Not to mention photos. If you go to a local photographer, they will supply you with a set of the different sizes that you might need including for the Spanish Driving Licence when you change. Why the various departments can't all resize from a passport one, beats me but this is Spain.


----------



## goingtobcn (Sep 9, 2012)

baldilocks said:


> Not to mention photos. If you go to a local photographer, they will supply you with a set of the different sizes that you might need including for the Spanish Driving Licence when you change. Why the various departments can't all resize from a passport one, beats me but this is Spain.


We didn't need any photos to get our residency cards... Perhaps another case of different places requiring different things!


----------



## xabiaxica (Jun 23, 2009)

goingtobcn said:


> We didn't need any photos to get our residency cards... Perhaps another case of different places requiring different things!


no, nor me!!


I have heard rumours that some places are now issuing photo-cards though - for EU resident registration that is - not just for non-EU cards


----------



## goingtobcn (Sep 9, 2012)

xabiachica said:


> no, nor me!!
> 
> 
> I have heard rumours that some places are now issuing photo-cards though - for EU resident registration that is - not just for non-EU cards


Hmm, rules changing again I guess...


----------



## snikpoh (Nov 19, 2007)

xabiachica said:


> no, nor me!!
> 
> 
> I have heard rumours that some places are now issuing photo-cards though - for EU resident registration that is - not just for non-EU cards


Yes. I think I posted that recently and asked if this meant that the residencia could now, legally, be used as a form of ID - thoughts?


----------



## xabiaxica (Jun 23, 2009)

snikpoh said:


> Yes. I think I posted that recently and asked if this meant that the residencia could now, legally, be used as a form of ID - thoughts?


ah - it was you!!

logically - yes, they should be acceptable - but since when does logic come into it?
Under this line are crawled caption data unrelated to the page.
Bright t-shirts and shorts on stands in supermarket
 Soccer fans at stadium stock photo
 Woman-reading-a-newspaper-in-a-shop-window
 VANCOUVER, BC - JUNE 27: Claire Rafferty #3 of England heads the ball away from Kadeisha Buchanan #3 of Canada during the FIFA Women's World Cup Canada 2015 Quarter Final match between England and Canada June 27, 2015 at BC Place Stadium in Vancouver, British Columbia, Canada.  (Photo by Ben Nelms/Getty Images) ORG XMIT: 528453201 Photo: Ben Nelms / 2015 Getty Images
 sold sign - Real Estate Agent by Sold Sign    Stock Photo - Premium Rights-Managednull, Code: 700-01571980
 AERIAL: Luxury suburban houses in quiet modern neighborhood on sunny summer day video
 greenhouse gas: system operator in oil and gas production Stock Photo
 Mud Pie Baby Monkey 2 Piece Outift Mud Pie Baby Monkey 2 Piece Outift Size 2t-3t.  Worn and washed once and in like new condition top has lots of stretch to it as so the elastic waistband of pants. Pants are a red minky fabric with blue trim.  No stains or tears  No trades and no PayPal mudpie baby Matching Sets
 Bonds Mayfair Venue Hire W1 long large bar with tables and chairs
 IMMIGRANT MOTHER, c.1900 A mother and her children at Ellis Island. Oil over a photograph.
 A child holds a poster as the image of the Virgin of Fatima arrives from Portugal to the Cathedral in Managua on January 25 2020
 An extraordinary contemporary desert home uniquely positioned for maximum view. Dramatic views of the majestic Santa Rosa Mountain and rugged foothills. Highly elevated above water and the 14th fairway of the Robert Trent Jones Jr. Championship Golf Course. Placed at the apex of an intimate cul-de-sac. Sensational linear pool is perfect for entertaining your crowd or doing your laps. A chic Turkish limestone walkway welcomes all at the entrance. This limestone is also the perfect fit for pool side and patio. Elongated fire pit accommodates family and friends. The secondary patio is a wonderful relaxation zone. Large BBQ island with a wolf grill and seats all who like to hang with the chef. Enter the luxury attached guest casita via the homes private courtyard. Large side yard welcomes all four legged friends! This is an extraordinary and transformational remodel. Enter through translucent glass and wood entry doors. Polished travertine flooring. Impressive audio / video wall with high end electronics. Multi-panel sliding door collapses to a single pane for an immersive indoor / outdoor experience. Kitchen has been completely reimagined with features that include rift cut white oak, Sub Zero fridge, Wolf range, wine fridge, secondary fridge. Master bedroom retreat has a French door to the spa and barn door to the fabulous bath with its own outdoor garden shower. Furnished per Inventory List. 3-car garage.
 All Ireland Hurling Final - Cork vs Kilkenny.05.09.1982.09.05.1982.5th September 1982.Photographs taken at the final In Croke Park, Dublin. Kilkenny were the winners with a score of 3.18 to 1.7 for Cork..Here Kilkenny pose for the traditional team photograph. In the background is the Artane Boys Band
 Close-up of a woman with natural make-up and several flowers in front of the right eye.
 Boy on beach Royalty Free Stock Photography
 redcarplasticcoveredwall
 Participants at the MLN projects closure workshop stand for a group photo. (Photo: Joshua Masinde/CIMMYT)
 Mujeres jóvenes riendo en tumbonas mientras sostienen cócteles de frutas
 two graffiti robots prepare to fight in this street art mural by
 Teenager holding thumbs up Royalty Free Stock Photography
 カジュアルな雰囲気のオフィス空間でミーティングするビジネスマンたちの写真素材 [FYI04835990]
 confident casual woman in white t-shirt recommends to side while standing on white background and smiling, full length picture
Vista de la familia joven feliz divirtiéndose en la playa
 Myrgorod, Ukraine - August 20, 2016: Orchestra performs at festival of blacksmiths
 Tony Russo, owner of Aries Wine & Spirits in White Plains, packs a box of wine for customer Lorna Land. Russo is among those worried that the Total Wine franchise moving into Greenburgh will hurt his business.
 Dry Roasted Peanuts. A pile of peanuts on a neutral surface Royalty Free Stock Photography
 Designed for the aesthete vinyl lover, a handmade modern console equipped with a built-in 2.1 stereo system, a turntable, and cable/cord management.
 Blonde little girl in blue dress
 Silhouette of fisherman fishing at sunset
do you know if these new cards still say that they_ aren't _to be used as such?


----------



## snikpoh (Nov 19, 2007)

xabiachica said:


> ah - it was you!!
> 
> logically - yes, they should be acceptable - but since when does logic come into it?
> 
> do you know if these new cards still say that they_ aren't _to be used as such?


The one I saw did NOT have those words on it. But then there was so much on such a small card that I may have missed it.

I know logic doesn't really apply in Spain, but if they've gone to the effort of adding a photo, why would it NOT be used as ID?

By-the-way, the quality of lamination was cr*p - the paper was crooked and the lamination was very thin so I can't imagine it will last very long. Probably just as long as the old paper version.


----------



## xabiaxica (Jun 23, 2009)

snikpoh said:


> The one I saw did NOT have those words on it. But then there was so much on such a small card that I may have missed it.
> 
> I know logic doesn't really apply in Spain, but if they've gone to the effort of adding a photo, why would it NOT be used as ID?
> 
> By-the-way, the quality of lamination was cr*p - the paper was crooked and the lamination was very thin so I can't imagine it will last very long. Probably just as long as the old paper version.


my thoughts exactly

guess we won't know until somewhere official accepts it - or not


----------



## baldilocks (Mar 7, 2010)

Won't it require the Cortes so put it in writing (make a law that saya is is an official form of ID)?

On the same subject, there is supposed to be a law that says the Driving Licence is an official form of ID. Any ideas on which law that is?


----------